__Problems to work on__:
A: In the news report below, how much did GSK invest in an R&D facility at its Cork plant in 2004?
B: Summarize the news report below in two sentences.
C: Duplicate a passage from the news report below, beginning at the words "GSK's decision, with" and stopping after "despite other treatment.".

[[ Excerpted text open ]]

Ireland must work to persuade more pharmaceutical companies to invest in research and development (R&D) here, Minister for Enterprise, Trade and Employment Micheál Martin said as he announced details of a €250 million investment by GlaxoSmithKline (GSK) which will create 150 jobs in Cork. Barry Roche, Southern Correspondent, reports.
Mr Martin welcomed confirmation from GSK that it planned to locate the production of lapitinib, the main active ingredient for its new breast cancer drug, Tykerb, at the company's plant in Cork, after much of the R&D on the drug was carried out at the site.
Mr Martin said the decision to locate production of Tykerb for worldwide supply at the plant in Currabinny, near Carrigaline, was due in no small part to the company's decision to invest some €34 million in an R&D facility at the plant in 2004.
"I think it's significant that GSK has developed a greater R&D capacity at the plant here and the drug had certain R&D work done on it here prior to going into production, and that's the continuum we are very anxious to develop - from R&D into production," Mr Martin said.
"You can see the tie. If you discover the drugs here and if you're part of the development of the drugs, then you stand a very good chance of being chosen as the manufacturing location for the drugs, and that's a chain we want to see developed in other companies in the region."
GSK's decision, with support from IDA Ireland, to create 150 highly qualified jobs at the Currabinny site over the next five years further strengthened "Cork's enviable reputation as a location of excellence in the pharmaceutical industry", the Minister added.
GSK announced earlier this month that the US regulator, the Food and Drug Administration, had approved the use of Tykerb in conjunction with another drug, Xeloda, for the treatment of women with advanced breast cancer, where the disease has recurred despite other treatment.

[[ Excerpted text closed ]]
[[ Exercise data open ]]

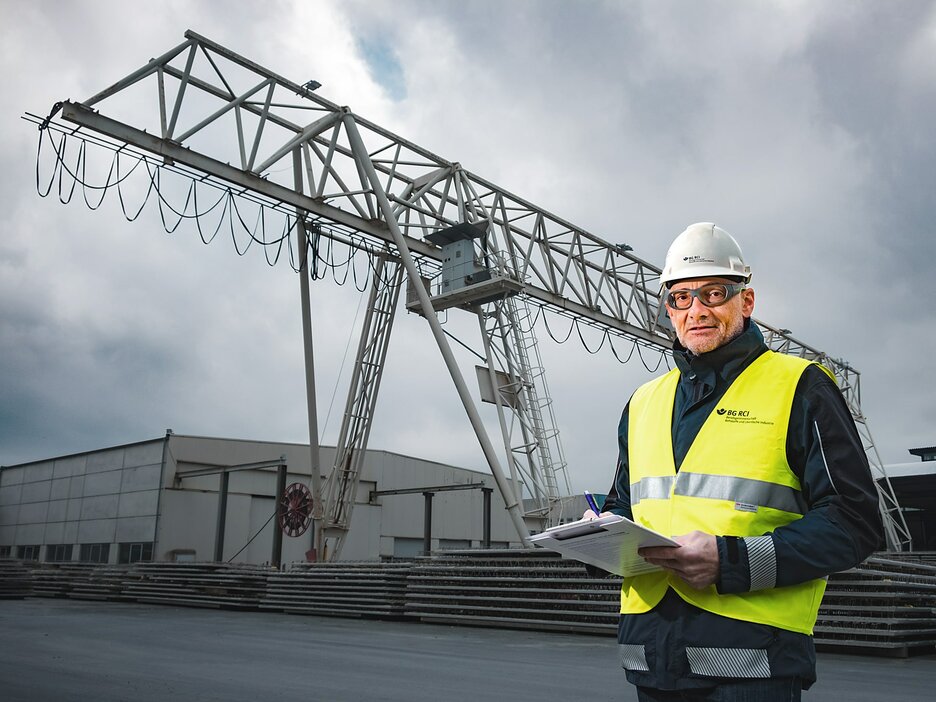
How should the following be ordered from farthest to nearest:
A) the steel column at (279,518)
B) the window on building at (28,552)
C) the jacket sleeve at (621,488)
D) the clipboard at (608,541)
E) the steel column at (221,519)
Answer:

[[ Exercise data closed ]]

__Results for the exercise__:
A: Some €34 million.

B: GlaxoSmithKline is investing €250 million in its plant in Currabinny, near Carrigaline in Cork, where it will make lapitinib, the main active ingredient of its new breast cancer drug Tykerb, and create 150 jobs over the next five years. Minister Micheál Martin said the choice of the plant owed much to GSK's 2004 R&D investment there, and he urged Ireland to draw more pharmaceutical R&D so that drugs developed locally are also produced locally.

C:
GSK's decision, with support from IDA Ireland, to create 150 highly qualified jobs at the Currabinny site over the next five years further strengthened "Cork's enviable reputation as a location of excellence in the pharmaceutical industry", the Minister added.
GSK announced earlier this month that the US regulator, the Food and Drug Administration, had approved the use of Tykerb in conjunction with another drug, Xeloda, for the treatment of women with advanced breast cancer, where the disease has recurred despite other treatment.